Task: With the pictures excluded, retype the records that follow exactly.

Data:
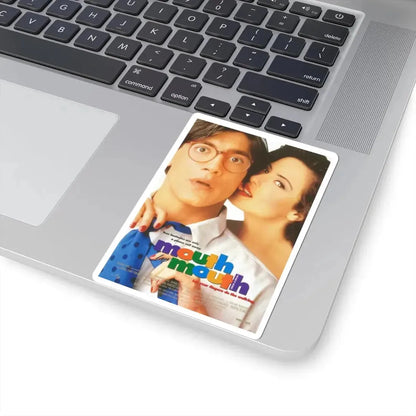 Mouth To Mouth 1997 Movie Poster - STICKER Vinyl Kiss-Cut Decal - The Sticker Space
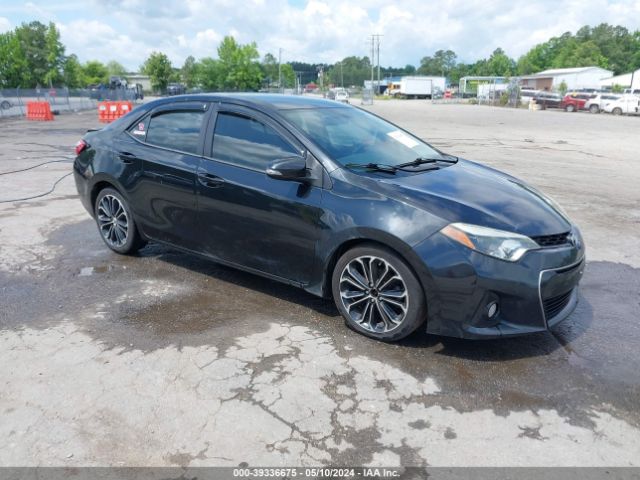 TOYOTA COROLLA 2015 2t1burhe3fc323457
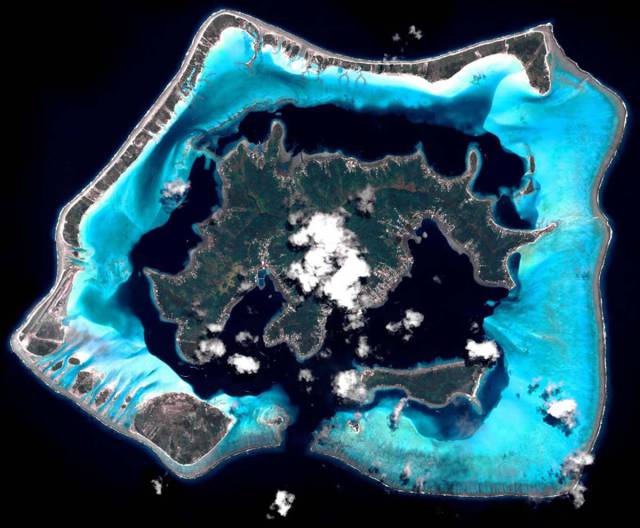 Bora Bora Is the Perfect Island Getaway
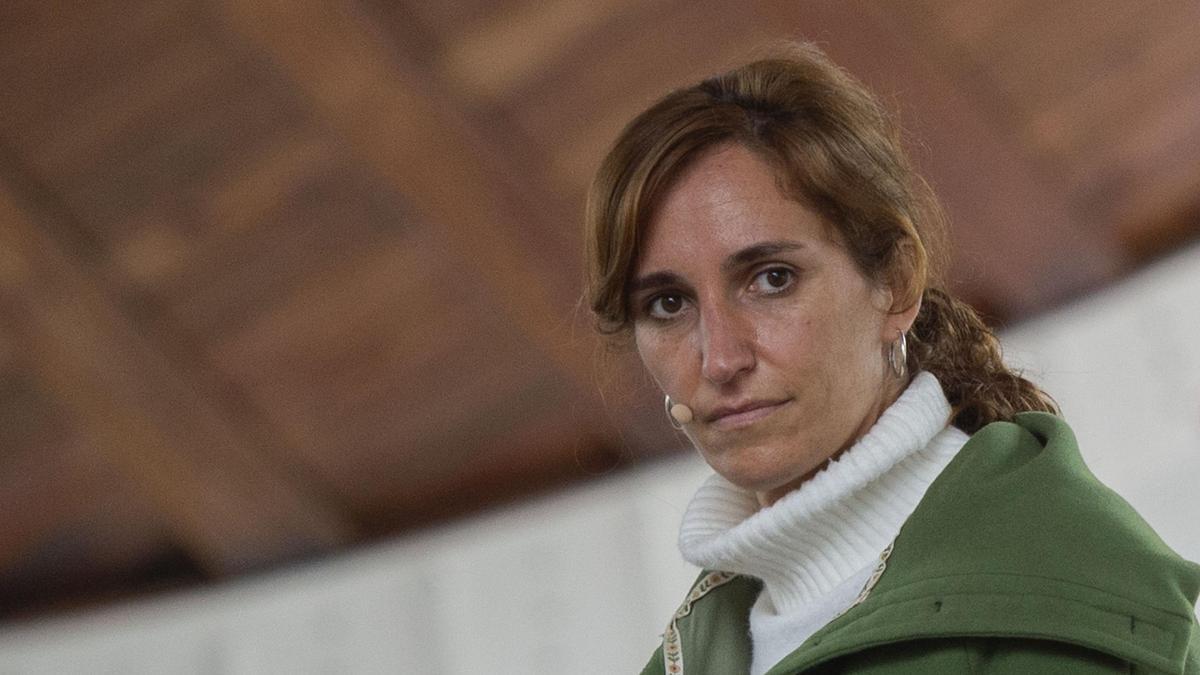 Mónica García: "El feminismo y las políticas verdes nos han enseñado como hacer frente a la ultraderecha"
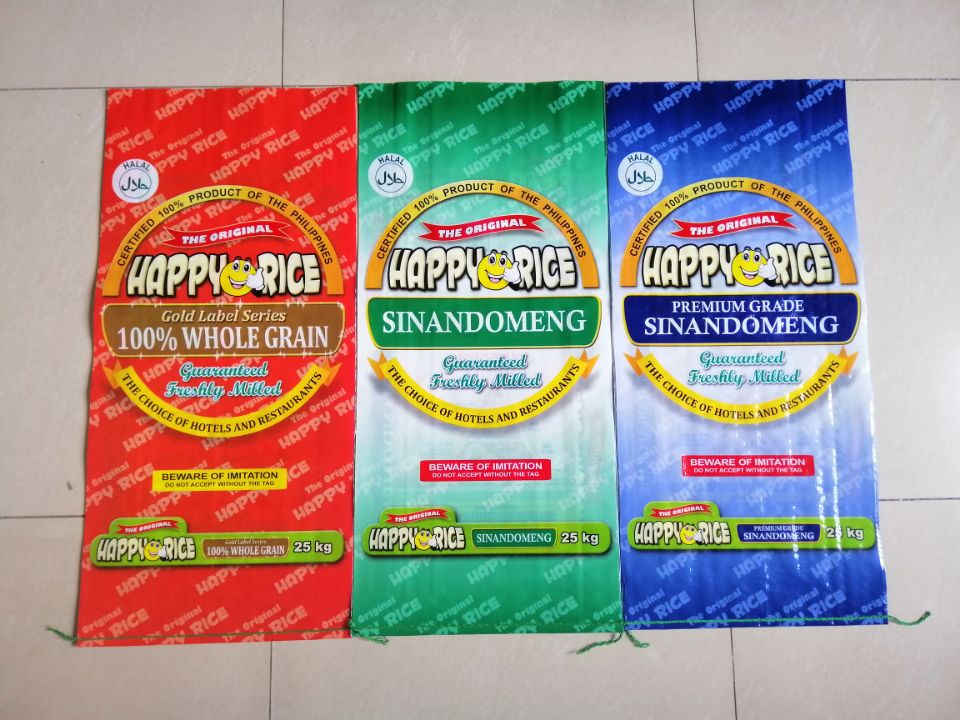 Virgin new polypropylene material 20kg BOPP sugar bag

Task solution:
 Mouth To Mouth 1997 Movie Poster - STICKER Vinyl Kiss-Cut Decal - The Sticker Space
 TOYOTA COROLLA 2015 2t1burhe3fc323457
 Bora Bora Is the Perfect Island Getaway
 Mónica García: "El feminismo y las políticas verdes nos han enseñado como hacer frente a la ultraderecha"
 Virgin new polypropylene material 20kg BOPP sugar bag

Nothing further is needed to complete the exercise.